GENEVA — In a speech Tuesday, US Ambassador to the United Nations Nikki Haley criticized the UN Human Rights Council (UNHRC) threatening that the US might withdraw from the body if reforms aren’t made to “re-establish the Council’s legitimacy.”
“If the Human Rights Council is going to be an organization we entrust to protect and promote human rights, it must change,” said Haley. “If it fails to change, then we must pursue the advancement of human rights outside the Council.”
Haley called out the Council for admitting countries that are some of the worst human rights violators including Venezuela, Cuba, and Saudi Arabia. She also called out the Council for a “relentless, pathological campaign” against Israel.
The Human Rights Campaign (HRC), expressed concern over Haley’s speech saying that if the U.S. did pull out it signal to oppresive regimes that the U.S. was looking the other way.
“Consider the message the United States would send to the world if it were to disengage from the UN Human Rights Council,” said Ty Cobb, Director of HRC Global. “U.S. foreign policy must protect and promote human rights. Turning away from the Council would signal to brutal regimes — and all those they oppress — that the U.S. is looking the other way. Without U.S. leadership, despotic leaders will be emboldened to control the agenda and push their own dangerous goals.”

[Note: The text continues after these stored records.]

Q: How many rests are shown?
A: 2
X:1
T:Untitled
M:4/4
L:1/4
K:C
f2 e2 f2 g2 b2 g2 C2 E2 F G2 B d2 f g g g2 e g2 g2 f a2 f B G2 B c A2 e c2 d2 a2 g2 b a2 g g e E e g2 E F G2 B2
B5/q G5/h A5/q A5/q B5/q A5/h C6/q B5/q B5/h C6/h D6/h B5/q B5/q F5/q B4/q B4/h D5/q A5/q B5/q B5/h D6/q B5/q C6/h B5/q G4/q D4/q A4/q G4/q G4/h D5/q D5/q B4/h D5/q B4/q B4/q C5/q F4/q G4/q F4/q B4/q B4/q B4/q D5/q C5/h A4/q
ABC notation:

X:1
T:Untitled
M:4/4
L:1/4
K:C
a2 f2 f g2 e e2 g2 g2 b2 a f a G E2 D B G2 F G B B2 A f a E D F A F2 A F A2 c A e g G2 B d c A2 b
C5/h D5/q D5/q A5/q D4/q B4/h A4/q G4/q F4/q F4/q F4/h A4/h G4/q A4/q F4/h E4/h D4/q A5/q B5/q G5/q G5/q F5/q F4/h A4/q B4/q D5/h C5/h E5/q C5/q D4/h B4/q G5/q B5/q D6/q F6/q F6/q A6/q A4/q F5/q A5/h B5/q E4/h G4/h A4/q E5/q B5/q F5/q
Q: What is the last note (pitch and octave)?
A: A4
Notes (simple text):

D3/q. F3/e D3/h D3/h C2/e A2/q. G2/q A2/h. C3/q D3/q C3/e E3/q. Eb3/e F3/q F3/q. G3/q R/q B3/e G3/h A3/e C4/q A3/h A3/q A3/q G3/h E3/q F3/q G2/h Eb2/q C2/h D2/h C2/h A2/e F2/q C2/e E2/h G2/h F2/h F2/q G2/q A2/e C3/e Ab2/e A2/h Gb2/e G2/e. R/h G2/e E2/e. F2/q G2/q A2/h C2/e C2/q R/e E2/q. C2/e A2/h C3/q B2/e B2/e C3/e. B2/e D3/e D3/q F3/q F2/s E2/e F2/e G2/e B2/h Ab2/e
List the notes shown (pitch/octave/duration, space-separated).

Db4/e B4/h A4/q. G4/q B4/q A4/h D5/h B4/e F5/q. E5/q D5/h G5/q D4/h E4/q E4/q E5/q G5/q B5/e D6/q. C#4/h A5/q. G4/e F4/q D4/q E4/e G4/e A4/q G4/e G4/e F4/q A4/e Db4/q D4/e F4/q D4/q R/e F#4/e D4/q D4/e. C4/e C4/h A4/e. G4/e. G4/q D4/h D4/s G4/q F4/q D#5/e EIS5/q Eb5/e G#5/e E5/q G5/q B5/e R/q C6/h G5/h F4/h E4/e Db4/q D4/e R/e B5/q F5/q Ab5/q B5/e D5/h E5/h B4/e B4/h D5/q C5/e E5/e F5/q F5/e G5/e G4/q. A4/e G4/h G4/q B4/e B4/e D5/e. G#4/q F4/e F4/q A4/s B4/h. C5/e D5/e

In 2016, the U.S. and other nations passed a resolution at the UNHRC appointing an Independent Expert on sexual orientation and gender identity. Prof. Vitit Muntarbhorn of Thailand is the first person to hold that position and is assessing LGBTQ human rights in various countries, meeting with LGBTQ advocates around the globe, and engaging with governments and civil society to help combat violence and discrimination targeting LGBTQ people.